XBB—quite possibly the most immune-evasive COVID variant to date—has been identified in 26 countries, the World Health Organization reported Wednesday.
The organization did not name the countries in which it had found XBB. Levels of the variant have been rising in Singapore this month, despite a broadly vaccinated and boosted population, as well as in Bangladesh. But cases are also rising in other countries, including Canada, England, and India, according to data from GISAID, an international research organization that tracks changes in COVID and the flu virus.
GISAID data shows the largest concentration of XBB or spinoff variants over the past 30 days in Singapore, followed by India, Bangladesh, the U.S., Australia, and Denmark.
XBB is a combination of two different strains of Omicron. It’s in competition with fellow Omicron spawn BQ.1.1 for the title of most immune-evasive variant so far, surpassing that of shared ancestor BA.5, which was dominant across the globe this summer. But the WHO report suggested that XBB is indeed the most antibody-evasive variant yet, citing “laboratory-based evidence.”
While XBB also seems to spread more effectively than other Omicron variants, it’s yet known if it causes more severe disease than other strains, the report added.
An evolving threat
XBB has not been identified in the U.S. so far. But spinoffs of it—XBB.1, XBB.2, and XBB.3—have, according to GISAID data.
XBB.1 was first detected in the U.S. on Sept. 15, and represented 0.26% of cases genetically sequenced over the past 15 days, Raj Rajnarayanan, an assistant dean of research and associate professor at the New York Institute of Technology campus in Jonesboro, Ark., told Fortune on Monday, citing GISAID data. Most XBB strains had been found in New York State.
Worldwide, nearly three times as many cases of XBB.1 had been identified as cases of XBB, the WHO said this week.
It’s currently unclear what advantages, if any, XBB descendants like XBB.1 might have over their parent variant. Compared with XBB, XBB.1 features just “one small change” to the spike protein, which the virus uses to attach to and infect cells. The impact of the alteration is unknown, Rajnarayanan said.

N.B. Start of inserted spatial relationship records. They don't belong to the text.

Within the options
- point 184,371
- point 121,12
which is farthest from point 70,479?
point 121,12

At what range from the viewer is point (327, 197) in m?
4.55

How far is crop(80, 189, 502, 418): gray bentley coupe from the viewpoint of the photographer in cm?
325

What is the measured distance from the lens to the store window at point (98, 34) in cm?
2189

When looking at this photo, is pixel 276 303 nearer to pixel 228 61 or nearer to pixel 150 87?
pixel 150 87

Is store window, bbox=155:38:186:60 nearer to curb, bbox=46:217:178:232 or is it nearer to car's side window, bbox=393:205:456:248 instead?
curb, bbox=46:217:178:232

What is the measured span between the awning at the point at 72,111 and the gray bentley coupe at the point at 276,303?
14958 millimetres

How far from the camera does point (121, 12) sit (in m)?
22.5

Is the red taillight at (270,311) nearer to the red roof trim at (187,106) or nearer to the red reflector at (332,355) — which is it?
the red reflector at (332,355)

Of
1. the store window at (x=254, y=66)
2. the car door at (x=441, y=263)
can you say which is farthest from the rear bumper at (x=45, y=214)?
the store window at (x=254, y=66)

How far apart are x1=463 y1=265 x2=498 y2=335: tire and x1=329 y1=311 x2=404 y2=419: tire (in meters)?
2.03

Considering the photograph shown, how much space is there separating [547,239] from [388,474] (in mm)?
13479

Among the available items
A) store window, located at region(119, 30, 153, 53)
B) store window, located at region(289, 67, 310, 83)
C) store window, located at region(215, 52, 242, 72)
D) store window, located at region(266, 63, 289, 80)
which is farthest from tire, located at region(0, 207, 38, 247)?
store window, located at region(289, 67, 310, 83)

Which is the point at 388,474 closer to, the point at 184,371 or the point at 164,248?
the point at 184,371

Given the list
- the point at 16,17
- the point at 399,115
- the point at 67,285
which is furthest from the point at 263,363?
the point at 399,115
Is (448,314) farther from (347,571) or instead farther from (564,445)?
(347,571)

XBB, in addition to competitor BQ.1.1, escape antibody immunity, rendering useless monoclonal antibody treatments used in high-risk individuals with COVID. According to a study last month out of Peking University’s Biomedical Pioneering Innovation Center in China, both escape immunity from bebtelovimab, the last monoclonal antibody drug that is effective on all variants, as well as Evusheld, which works on some. And both could lead to more severe symptoms, the authors wrote.
The ability of XBB to evade immunity is “extreme,” approaching the level of immune evasion shown by SARS, a coronavirus that infected thousands and caused nearly 800 deaths in the early 2000s, the authors added.
Scientists, including top U.S. infectious disease expert Dr. Anthony Fauci, expect a fall and winter wave of cases in the U.S. that begins to surge this month and peaks in January. It’s still unclear which COVID variant may fuel that wave, if any one variant does. But XBB and BQ.1 are top contenders, experts say.